● **TEXT EXCERPT**:
+---+

Are there oaks nearby? How long has it been since you really appreciated acorns, that currency of childhood imagination? How long since you stuffed your pockets with them, or just held them in your hand and marveled at their shiny roundness? Maybe now would be a good time to re-experience that delight.

These are just a few ideas to get you started and, if you enjoy the discovery, you have a lifetime before you to pay attention and grow in familiarity and wonder at the world in which you live. And as you notice, greet the creatures, greet even the plants, with whom you come in contact. Greet them as fellow inhabitants of this space we share, greet them respectfully, kindly, lovingly.

As written by Maltbie Babcock, a 19th century Presbyterian minister who loved God and the land, an obscure verse in the hymn, This is My Father’s World, reads “For dear to God is the earth Christ trod. No place is but holy ground.” Take some time getting to know this “holy ground” a little better. You will be richly rewarded, indeed. 


Wednesday, October 26, 2016

Fleeting Riches


You need to be in place early if you want to know them in the fall, for after their initial
just-past-dawn sighs, they slip back into obscurity.
Brown thrashers are shy and hidden hunters, lurking furtively in the underbrush and rummaging in fallen leaves in search of prey.

+---+

● **PROBLEM TO SOLVE**: Continue the nature essay above on brown thrashers, starting after its final sentence.

+---+

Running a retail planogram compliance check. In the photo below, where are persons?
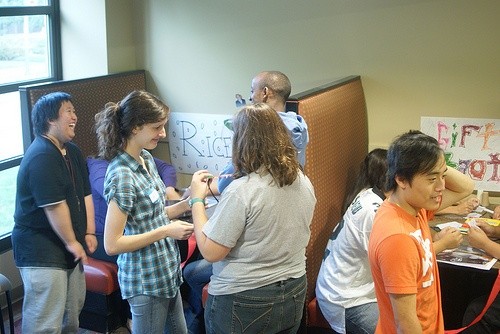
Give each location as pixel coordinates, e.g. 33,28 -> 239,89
182,258 -> 214,334
95,89 -> 209,334
433,197 -> 481,216
84,106 -> 181,278
369,129 -> 475,334
206,70 -> 309,196
466,205 -> 500,334
11,92 -> 98,334
189,103 -> 317,334
315,148 -> 463,334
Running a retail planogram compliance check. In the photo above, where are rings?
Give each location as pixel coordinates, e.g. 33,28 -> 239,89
186,236 -> 188,239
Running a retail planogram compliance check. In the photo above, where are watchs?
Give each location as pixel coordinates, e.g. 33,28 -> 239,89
188,198 -> 205,208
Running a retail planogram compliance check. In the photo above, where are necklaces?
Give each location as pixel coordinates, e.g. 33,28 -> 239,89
391,194 -> 400,207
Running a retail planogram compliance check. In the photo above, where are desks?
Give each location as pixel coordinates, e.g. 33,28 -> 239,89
426,204 -> 500,330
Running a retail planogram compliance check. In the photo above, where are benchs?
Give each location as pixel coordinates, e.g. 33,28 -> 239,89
18,69 -> 146,334
176,74 -> 369,334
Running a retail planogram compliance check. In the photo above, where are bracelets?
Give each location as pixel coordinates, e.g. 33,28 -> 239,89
85,233 -> 96,236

+---+

● **RESPONSE TO THE TASK**:
They and the eastern towhees are the first morning voices this time of year and I am surrounded by “chucks” and “to-whees” as they awaken in the rose and bittersweet tangles at the edge of the woodlands.

A ways off, towards the river, bald eagles chortle from above and
wood ducks squeak from below, bookends on the marsh’s vertical space.
Near at hand, cardinals “chink” in the thickets and the white-throats, so exuberant at the newness of day, seem unable to contain their sweet song.
“Why?” I wonder, smiling at their lyrics. “O, Canada, Canada, Canada.”
(Or is it “Sam Peabody, Peabody, Peabody?”)

Autumn’s offerings are still obscured by the dimness, as the crows stealthily fly in from their night-time roost across the river. There will be time for bravado when the sun is fully up.
Birds, no more than silent shadows against a lightening sky begin to fly about, and near at hand, a hermit thrush softly announces his recent arrival.
“Welcome!” I whisper, wishing him rest and abundance during his winter residency.

Gradations-of-grey landscape gradually takes on color as the chorus crescendos
briefly, before dying away as abruptly as it began.
A pale crescent moon hangs in the morning sky, a shade somewhere between white and a soft yellow. What do you call that color – lighter than the blond clumps of Indiangrass and warmer than the cup-shaped spider webs, woven into the tips of the dried meadow stalks?
Even as I wonder, it becomes more faint.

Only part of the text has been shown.